LAS VEGAS--(Press Release)--Oct. 30, 2000--American Vantage Companies (Nasdaq:AVCS) announced today the results of its operations for the fiscal year ended July 31, 2000 (``Fiscal 2000'').

Revenues for Fiscal 2000 decreased due to the premature termination by the Table Mountain Tribe (``Tribe'') of agreements the Company had for providing consulting services to the Table Mountain Casino. The Company previously filed a lawsuit against the Tribe to recover damages as a result of the termination and the Tribe had filed a counter claim against the Company.

In September 2000, the lawsuit was dismissed from the U.S. District Court -- Eastern District of California for lack of subject matter jurisdiction and not based on the merits of the case.

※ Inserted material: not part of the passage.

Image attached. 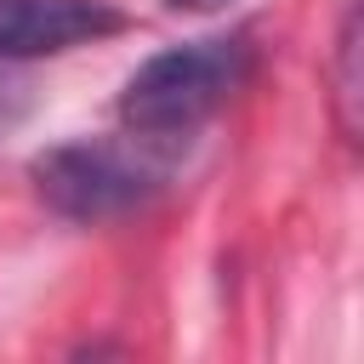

The Company intends to file a similar suit in the California Superior Court and will vigorously pursue its litigation against the Tribe to enforce the provisions of its contracts with the Tribe.

In Fiscal 2000, the Company recorded revenues of $589,000 as compared to revenues of $6,660,000 in the year ended July 31, 1999 (``Fiscal 1999''). Recruitment and Internet revenues in Fiscal 2000 were derived from the Company's new 80% owned subsidiary, Placement 2000.Com Inc. (``Placement 2000'').

Placement 2000 had been developing a website for a resume and job-posting database for information technology candidates as well as resume forwarding and recruitment ``split'' marketing websites. Placement 2000 also operates a traditional job recruitment business. Placement 2000 is in need of additional working capital.

The Company is considering its strategic alternatives with respect to this subsidiary but no final decision has been made. Revenues in Fiscal 1999 were composed of casino consulting fees.

During Fiscal 2000, the Company began a corporate restructuring to divest itself of its non-core assets. Although the restructuring has not been finalized, the Company intends to sell certain of its principal assets in order to provide additional cash resources sufficient to acquire, merge into or make an investment in an existing business or businesses. The Company is currently reviewing opportunities in order to maximize its resources.

The restructuring included the closure of the WCW Nitro Grill as of September 30, 2000. In connection with the closing of the restaurant, the Company incurred a $1,119,000 loss, net of income tax benefits. The loss included the operating losses during the phase-out of the restaurant in August and September 2000. Operating losses, net of income tax benefits, from the discontinued restaurant operation totaled $968,000 and $455,000 in Fiscal 2000 and Fiscal 1999, respectively.

The Company's net loss from continuing operations for Fiscal 2000 was $1,765,000 ($0.36 basic and diluted loss per share) and in Fiscal 1999 net income from continuing operations was $2,481,000 ($0.49 basic earnings per share and $0.47 diluted earnings per share). Net loss was $3,852,000 ($0.79 basic and diluted loss per share) and net income was $2,026,000 ($0.40 basic earnings per share and $0.38 diluted earnings per share) for Fiscal 2000 and Fiscal 1999, respectively.